I am a 22-year-old male grad student, now starting my second semester at in graduate school. I have been doing very well academically, but my studies and my work-study job leave me absolutely no time for a social life! I have not been on a date since I got here; though I meet a lot of interesting people, and am in the habit of collecting their phone numbers. However, I can never seem to find any time to spend with them. Sometimes this really depresses me. I have noticed that I have lately been smoking much more heavily than I used to.

Always in a rush to get something done

Dear Always in a rush to get something done,

Among the piles of books that need to be read, papers that need to be written, tests that need to be studied for, and jobs that need to be worked, how on earth does one go about dating and having an active social life? School work (professors, colleagues, TAs, looming assignments, etc.) calls out for your attention. Loudly. So do work study jobs. Current friends, partners, pets, and neglected family members also will hail for your time and attention. But new people in your life, and those whom you have not yet met, do not make such demands. To make time for these will require some additional initiative on your part. In other words, try to notice how much of a priority new friends or prospective dates are for you right now. It may change on a regular basis, but when you notice it spiking for you, here are some tips to create time and space for these new opportunities.
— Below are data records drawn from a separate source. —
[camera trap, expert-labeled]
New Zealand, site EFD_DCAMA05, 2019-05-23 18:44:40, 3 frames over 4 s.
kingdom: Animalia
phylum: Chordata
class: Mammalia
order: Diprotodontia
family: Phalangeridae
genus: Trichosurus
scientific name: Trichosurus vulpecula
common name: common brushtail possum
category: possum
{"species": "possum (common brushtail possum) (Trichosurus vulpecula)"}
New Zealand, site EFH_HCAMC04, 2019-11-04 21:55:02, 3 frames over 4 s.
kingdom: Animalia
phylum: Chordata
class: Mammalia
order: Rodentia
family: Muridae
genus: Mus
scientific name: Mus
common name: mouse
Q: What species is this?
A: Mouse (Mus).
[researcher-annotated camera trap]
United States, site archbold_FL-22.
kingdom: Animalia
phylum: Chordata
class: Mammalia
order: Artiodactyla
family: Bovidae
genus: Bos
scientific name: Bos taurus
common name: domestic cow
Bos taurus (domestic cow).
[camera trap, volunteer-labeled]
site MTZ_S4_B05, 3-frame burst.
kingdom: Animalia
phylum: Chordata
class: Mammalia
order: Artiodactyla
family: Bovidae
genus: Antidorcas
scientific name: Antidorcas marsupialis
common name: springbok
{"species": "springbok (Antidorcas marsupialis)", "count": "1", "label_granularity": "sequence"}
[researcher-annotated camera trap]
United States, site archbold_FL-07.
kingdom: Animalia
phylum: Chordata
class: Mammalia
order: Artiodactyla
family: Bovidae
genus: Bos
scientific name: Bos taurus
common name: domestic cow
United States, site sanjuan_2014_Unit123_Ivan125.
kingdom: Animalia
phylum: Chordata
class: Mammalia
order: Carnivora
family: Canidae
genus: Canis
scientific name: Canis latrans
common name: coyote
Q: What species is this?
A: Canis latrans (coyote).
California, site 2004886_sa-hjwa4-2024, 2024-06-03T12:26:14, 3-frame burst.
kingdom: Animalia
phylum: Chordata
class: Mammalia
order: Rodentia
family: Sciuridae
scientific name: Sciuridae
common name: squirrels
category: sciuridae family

  • The good news is that you are meeting people and collecting phone numbers. To turn these numbers into something more meaningful for you, try making a commitment to call one of these people once during the week.
  • Consider using that phone call to plan a time to get together with the person. If you’re too busy, make it a study date or meet over a meal (studying and eating are probably activities you would be doing anyway).
  • Notice your feelings of depression. Do they abate some when you have social interaction? Use this as “positive reinforcement” for yourself. You’re probably more productive at school when you’re happier. But that aside, you deserve some social interaction and some down time. Reward yourself for getting things done by building quality relationships, even if it happens slowly over time, as little as once a week.

You also mention smoking more in response to stress. This is quite common because nicotine provides the illusion of lessening some of the negative feelings or behaviors associated with stress (e.g., anxiety, irritability, anger). Physiologically speaking, though, your body becomes more “stressed” due to smoking: blood vessels constrict, less oxygen flows to your brain, heart rate and blood pressure increase, and of course, lungs suffer, as well. “Smoke breaks” often result in stress making it harder to quit. “I’ll never be able to step away from my work without the excuse of a smoke break,” think many of the stressed, smoking masses. If this is the case for you, see if you may find other excuses (such as self care, your sanity, a snack, a walk, a social phone call) to take a break. If you can, try to structure your social time in ways that don’t reinforce or encourage smoking.

School may put a damper on the social life, but it doesn’t have to eliminate it altogether. Browse through other Q&As in the Go Ask Alice! Stress & Anxiety for more time management tips. Juggling dating and social activities with all your other commitments may seem impossible, but with some planning, you can do it. Elevating your mood is reason enough to give it the ol’ “grad student try.”